▶ **REQUIREMENT**:
Extract the full set of records, then give each one again exactly.

Segment Start: RECORDS SUPPLIED

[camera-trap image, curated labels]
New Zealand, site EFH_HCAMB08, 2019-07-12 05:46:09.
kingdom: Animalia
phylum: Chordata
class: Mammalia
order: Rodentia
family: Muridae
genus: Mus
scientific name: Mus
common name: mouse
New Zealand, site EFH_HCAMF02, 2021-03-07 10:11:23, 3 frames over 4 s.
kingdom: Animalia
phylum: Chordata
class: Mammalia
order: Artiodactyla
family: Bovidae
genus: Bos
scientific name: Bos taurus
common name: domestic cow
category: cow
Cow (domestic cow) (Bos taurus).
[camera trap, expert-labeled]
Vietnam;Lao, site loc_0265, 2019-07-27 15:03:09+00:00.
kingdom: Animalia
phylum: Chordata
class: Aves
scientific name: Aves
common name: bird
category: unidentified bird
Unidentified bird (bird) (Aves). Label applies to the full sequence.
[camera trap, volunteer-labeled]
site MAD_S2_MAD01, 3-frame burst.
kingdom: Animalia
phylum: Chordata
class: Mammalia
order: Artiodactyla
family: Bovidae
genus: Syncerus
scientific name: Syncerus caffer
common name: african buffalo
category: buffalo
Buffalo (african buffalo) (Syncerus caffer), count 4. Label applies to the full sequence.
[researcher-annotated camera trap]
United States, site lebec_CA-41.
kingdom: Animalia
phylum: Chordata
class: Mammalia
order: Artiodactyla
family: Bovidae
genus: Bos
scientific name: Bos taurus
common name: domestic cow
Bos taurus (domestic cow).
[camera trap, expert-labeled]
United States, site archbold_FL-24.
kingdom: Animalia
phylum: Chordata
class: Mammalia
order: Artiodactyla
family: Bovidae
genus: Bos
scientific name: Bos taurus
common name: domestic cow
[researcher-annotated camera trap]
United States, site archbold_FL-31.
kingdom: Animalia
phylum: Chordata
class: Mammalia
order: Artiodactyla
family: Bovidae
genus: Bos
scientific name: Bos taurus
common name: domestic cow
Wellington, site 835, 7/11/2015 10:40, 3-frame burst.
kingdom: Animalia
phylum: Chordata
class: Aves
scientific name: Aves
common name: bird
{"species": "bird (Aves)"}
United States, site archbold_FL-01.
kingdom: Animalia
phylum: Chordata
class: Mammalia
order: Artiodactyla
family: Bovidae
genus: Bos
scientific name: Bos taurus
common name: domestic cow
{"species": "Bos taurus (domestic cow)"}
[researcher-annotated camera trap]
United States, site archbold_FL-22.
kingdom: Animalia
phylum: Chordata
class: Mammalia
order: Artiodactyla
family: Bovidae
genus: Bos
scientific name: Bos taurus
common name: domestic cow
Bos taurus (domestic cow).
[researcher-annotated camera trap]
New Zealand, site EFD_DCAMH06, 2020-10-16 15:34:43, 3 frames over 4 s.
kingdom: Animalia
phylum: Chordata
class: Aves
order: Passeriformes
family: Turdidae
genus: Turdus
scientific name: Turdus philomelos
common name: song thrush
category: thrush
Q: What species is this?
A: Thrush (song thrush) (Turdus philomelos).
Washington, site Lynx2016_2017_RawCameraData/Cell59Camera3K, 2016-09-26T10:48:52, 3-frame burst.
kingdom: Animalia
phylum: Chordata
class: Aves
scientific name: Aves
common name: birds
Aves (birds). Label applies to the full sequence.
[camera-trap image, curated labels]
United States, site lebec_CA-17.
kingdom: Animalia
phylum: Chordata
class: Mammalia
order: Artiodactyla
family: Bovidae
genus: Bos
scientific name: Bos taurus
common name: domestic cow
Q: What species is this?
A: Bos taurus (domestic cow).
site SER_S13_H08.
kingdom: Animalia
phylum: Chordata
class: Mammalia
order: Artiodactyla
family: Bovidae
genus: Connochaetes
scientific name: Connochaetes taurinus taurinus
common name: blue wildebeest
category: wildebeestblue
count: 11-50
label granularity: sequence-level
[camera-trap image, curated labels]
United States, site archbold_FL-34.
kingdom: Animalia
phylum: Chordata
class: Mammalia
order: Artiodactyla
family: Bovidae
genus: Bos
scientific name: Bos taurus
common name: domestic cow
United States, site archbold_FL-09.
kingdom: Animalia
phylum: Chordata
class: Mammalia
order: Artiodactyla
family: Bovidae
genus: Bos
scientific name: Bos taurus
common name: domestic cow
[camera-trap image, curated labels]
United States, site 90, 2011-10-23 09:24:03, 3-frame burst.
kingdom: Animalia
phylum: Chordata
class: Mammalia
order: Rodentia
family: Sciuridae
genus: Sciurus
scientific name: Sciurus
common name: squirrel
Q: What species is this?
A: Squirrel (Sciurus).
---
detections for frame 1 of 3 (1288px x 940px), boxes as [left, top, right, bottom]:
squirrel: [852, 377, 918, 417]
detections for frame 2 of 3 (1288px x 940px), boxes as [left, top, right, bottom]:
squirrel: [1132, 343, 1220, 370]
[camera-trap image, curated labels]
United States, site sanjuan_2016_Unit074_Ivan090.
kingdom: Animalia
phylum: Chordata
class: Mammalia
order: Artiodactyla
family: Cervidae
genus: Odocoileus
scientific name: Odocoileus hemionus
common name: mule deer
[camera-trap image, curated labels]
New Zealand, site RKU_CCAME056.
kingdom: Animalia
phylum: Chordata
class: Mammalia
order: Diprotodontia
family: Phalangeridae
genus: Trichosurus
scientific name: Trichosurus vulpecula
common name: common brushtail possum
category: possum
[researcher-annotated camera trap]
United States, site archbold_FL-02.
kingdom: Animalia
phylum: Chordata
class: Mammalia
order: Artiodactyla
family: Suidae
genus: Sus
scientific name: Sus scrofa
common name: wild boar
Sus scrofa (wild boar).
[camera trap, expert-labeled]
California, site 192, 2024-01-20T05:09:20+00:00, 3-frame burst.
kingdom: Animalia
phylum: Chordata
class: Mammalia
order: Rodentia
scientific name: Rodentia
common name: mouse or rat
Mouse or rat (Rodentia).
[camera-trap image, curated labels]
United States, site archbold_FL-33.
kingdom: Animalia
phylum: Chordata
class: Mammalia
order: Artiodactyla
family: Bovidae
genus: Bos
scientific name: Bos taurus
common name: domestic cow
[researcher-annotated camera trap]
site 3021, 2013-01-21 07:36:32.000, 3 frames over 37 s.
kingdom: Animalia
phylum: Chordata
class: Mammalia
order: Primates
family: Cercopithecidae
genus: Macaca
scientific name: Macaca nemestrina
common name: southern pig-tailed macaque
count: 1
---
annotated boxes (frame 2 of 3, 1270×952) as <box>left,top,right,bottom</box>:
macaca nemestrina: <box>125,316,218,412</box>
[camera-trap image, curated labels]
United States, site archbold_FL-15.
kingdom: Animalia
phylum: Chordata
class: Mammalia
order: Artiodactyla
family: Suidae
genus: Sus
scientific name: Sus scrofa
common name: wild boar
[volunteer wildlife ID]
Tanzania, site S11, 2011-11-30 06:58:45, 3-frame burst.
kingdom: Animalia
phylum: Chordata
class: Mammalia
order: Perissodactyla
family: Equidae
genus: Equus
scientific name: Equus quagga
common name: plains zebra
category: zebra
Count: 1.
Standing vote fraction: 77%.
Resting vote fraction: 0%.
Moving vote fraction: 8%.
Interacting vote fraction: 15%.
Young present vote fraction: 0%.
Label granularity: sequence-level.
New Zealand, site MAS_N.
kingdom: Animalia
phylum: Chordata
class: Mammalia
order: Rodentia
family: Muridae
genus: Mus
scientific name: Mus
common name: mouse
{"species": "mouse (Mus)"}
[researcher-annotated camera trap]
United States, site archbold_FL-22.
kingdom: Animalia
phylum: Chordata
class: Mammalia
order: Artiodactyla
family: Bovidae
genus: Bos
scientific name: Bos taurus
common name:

Segment End: RECORDS SUPPLIED

▶ **WRITTEN ANSWER**:
[camera-trap image, curated labels]
New Zealand, site EFH_HCAMB08, 2019-07-12 05:46:09.
kingdom: Animalia
phylum: Chordata
class: Mammalia
order: Rodentia
family: Muridae
genus: Mus
scientific name: Mus
common name: mouse
New Zealand, site EFH_HCAMF02, 2021-03-07 10:11:23, 3 frames over 4 s.
kingdom: Animalia
phylum: Chordata
class: Mammalia
order: Artiodactyla
family: Bovidae
genus: Bos
scientific name: Bos taurus
common name: domestic cow
category: cow
Cow (domestic cow) (Bos taurus).
[camera trap, expert-labeled]
Vietnam;Lao, site loc_0265, 2019-07-27 15:03:09+00:00.
kingdom: Animalia
phylum: Chordata
class: Aves
scientific name: Aves
common name: bird
category: unidentified bird
Unidentified bird (bird) (Aves). Label applies to the full sequence.
[camera trap, volunteer-labeled]
site MAD_S2_MAD01, 3-frame burst.
kingdom: Animalia
phylum: Chordata
class: Mammalia
order: Artiodactyla
family: Bovidae
genus: Syncerus
scientific name: Syncerus caffer
common name: african buffalo
category: buffalo
Buffalo (african buffalo) (Syncerus caffer), count 4. Label applies to the full sequence.
[researcher-annotated camera trap]
United States, site lebec_CA-41.
kingdom: Animalia
phylum: Chordata
class: Mammalia
order: Artiodactyla
family: Bovidae
genus: Bos
scientific name: Bos taurus
common name: domestic cow
Bos taurus (domestic cow).
[camera trap, expert-labeled]
United States, site archbold_FL-24.
kingdom: Animalia
phylum: Chordata
class: Mammalia
order: Artiodactyla
family: Bovidae
genus: Bos
scientific name: Bos taurus
common name: domestic cow
[researcher-annotated camera trap]
United States, site archbold_FL-31.
kingdom: Animalia
phylum: Chordata
class: Mammalia
order: Artiodactyla
family: Bovidae
genus: Bos
scientific name: Bos taurus
common name: domestic cow
Wellington, site 835, 7/11/2015 10:40, 3-frame burst.
kingdom: Animalia
phylum: Chordata
class: Aves
scientific name: Aves
common name: bird
{"species": "bird (Aves)"}
United States, site archbold_FL-01.
kingdom: Animalia
phylum: Chordata
class: Mammalia
order: Artiodactyla
family: Bovidae
genus: Bos
scientific name: Bos taurus
common name: domestic cow
{"species": "Bos taurus (domestic cow)"}
[researcher-annotated camera trap]
United States, site archbold_FL-22.
kingdom: Animalia
phylum: Chordata
class: Mammalia
order: Artiodactyla
family: Bovidae
genus: Bos
scientific name: Bos taurus
common name: domestic cow
Bos taurus (domestic cow).
[researcher-annotated camera trap]
New Zealand, site EFD_DCAMH06, 2020-10-16 15:34:43, 3 frames over 4 s.
kingdom: Animalia
phylum: Chordata
class: Aves
order: Passeriformes
family: Turdidae
genus: Turdus
scientific name: Turdus philomelos
common name: song thrush
category: thrush
Q: What species is this?
A: Thrush (song thrush) (Turdus philomelos).
Washington, site Lynx2016_2017_RawCameraData/Cell59Camera3K, 2016-09-26T10:48:52, 3-frame burst.
kingdom: Animalia
phylum: Chordata
class: Aves
scientific name: Aves
common name: birds
Aves (birds). Label applies to the full sequence.
[camera-trap image, curated labels]
United States, site lebec_CA-17.
kingdom: Animalia
phylum: Chordata
class: Mammalia
order: Artiodactyla
family: Bovidae
genus: Bos
scientific name: Bos taurus
common name: domestic cow
Q: What species is this?
A: Bos taurus (domestic cow).
site SER_S13_H08.
kingdom: Animalia
phylum: Chordata
class: Mammalia
order: Artiodactyla
family: Bovidae
genus: Connochaetes
scientific name: Connochaetes taurinus taurinus
common name: blue wildebeest
category: wildebeestblue
count: 11-50
label granularity: sequence-level
[camera-trap image, curated labels]
United States, site archbold_FL-34.
kingdom: Animalia
phylum: Chordata
class: Mammalia
order: Artiodactyla
family: Bovidae
genus: Bos
scientific name: Bos taurus
common name: domestic cow
United States, site archbold_FL-09.
kingdom: Animalia
phylum: Chordata
class: Mammalia
order: Artiodactyla
family: Bovidae
genus: Bos
scientific name: Bos taurus
common name: domestic cow
[camera-trap image, curated labels]
United States, site 90, 2011-10-23 09:24:03, 3-frame burst.
kingdom: Animalia
phylum: Chordata
class: Mammalia
order: Rodentia
family: Sciuridae
genus: Sciurus
scientific name: Sciurus
common name: squirrel
Q: What species is this?
A: Squirrel (Sciurus).
---
detections for frame 1 of 3 (1288px x 940px), boxes as [left, top, right, bottom]:
squirrel: [852, 377, 918, 417]
detections for frame 2 of 3 (1288px x 940px), boxes as [left, top, right, bottom]:
squirrel: [1132, 343, 1220, 370]
[camera-trap image, curated labels]
United States, site sanjuan_2016_Unit074_Ivan090.
kingdom: Animalia
phylum: Chordata
class: Mammalia
order: Artiodactyla
family: Cervidae
genus: Odocoileus
scientific name: Odocoileus hemionus
common name: mule deer
[camera-trap image, curated labels]
New Zealand, site RKU_CCAME056.
kingdom: Animalia
phylum: Chordata
class: Mammalia
order: Diprotodontia
family: Phalangeridae
genus: Trichosurus
scientific name: Trichosurus vulpecula
common name: common brushtail possum
category: possum
[researcher-annotated camera trap]
United States, site archbold_FL-02.
kingdom: Animalia
phylum: Chordata
class: Mammalia
order: Artiodactyla
family: Suidae
genus: Sus
scientific name: Sus scrofa
common name: wild boar
Sus scrofa (wild boar).
[camera trap, expert-labeled]
California, site 192, 2024-01-20T05:09:20+00:00, 3-frame burst.
kingdom: Animalia
phylum: Chordata
class: Mammalia
order: Rodentia
scientific name: Rodentia
common name: mouse or rat
Mouse or rat (Rodentia).
[camera-trap image, curated labels]
United States, site archbold_FL-33.
kingdom: Animalia
phylum: Chordata
class: Mammalia
order: Artiodactyla
family: Bovidae
genus: Bos
scientific name: Bos taurus
common name: domestic cow
[researcher-annotated camera trap]
site 3021, 2013-01-21 07:36:32.000, 3 frames over 37 s.
kingdom: Animalia
phylum: Chordata
class: Mammalia
order: Primates
family: Cercopithecidae
genus: Macaca
scientific name: Macaca nemestrina
common name: southern pig-tailed macaque
count: 1
---
annotated boxes (frame 2 of 3, 1270×952) as <box>left,top,right,bottom</box>:
macaca nemestrina: <box>125,316,218,412</box>
[camera-trap image, curated labels]
United States, site archbold_FL-15.
kingdom: Animalia
phylum: Chordata
class: Mammalia
order: Artiodactyla
family: Suidae
genus: Sus
scientific name: Sus scrofa
common name: wild boar
[volunteer wildlife ID]
Tanzania, site S11, 2011-11-30 06:58:45, 3-frame burst.
kingdom: Animalia
phylum: Chordata
class: Mammalia
order: Perissodactyla
family: Equidae
genus: Equus
scientific name: Equus quagga
common name: plains zebra
category: zebra
Count: 1.
Standing vote fraction: 77%.
Resting vote fraction: 0%.
Moving vote fraction: 8%.
Interacting vote fraction: 15%.
Young present vote fraction: 0%.
Label granularity: sequence-level.
New Zealand, site MAS_N.
kingdom: Animalia
phylum: Chordata
class: Mammalia
order: Rodentia
family: Muridae
genus: Mus
scientific name: Mus
common name: mouse
{"species": "mouse (Mus)"}
[researcher-annotated camera trap]
United States, site archbold_FL-22.
kingdom: Animalia
phylum: Chordata
class: Mammalia
order: Artiodactyla
family: Bovidae
genus: Bos
scientific name: Bos taurus
common name:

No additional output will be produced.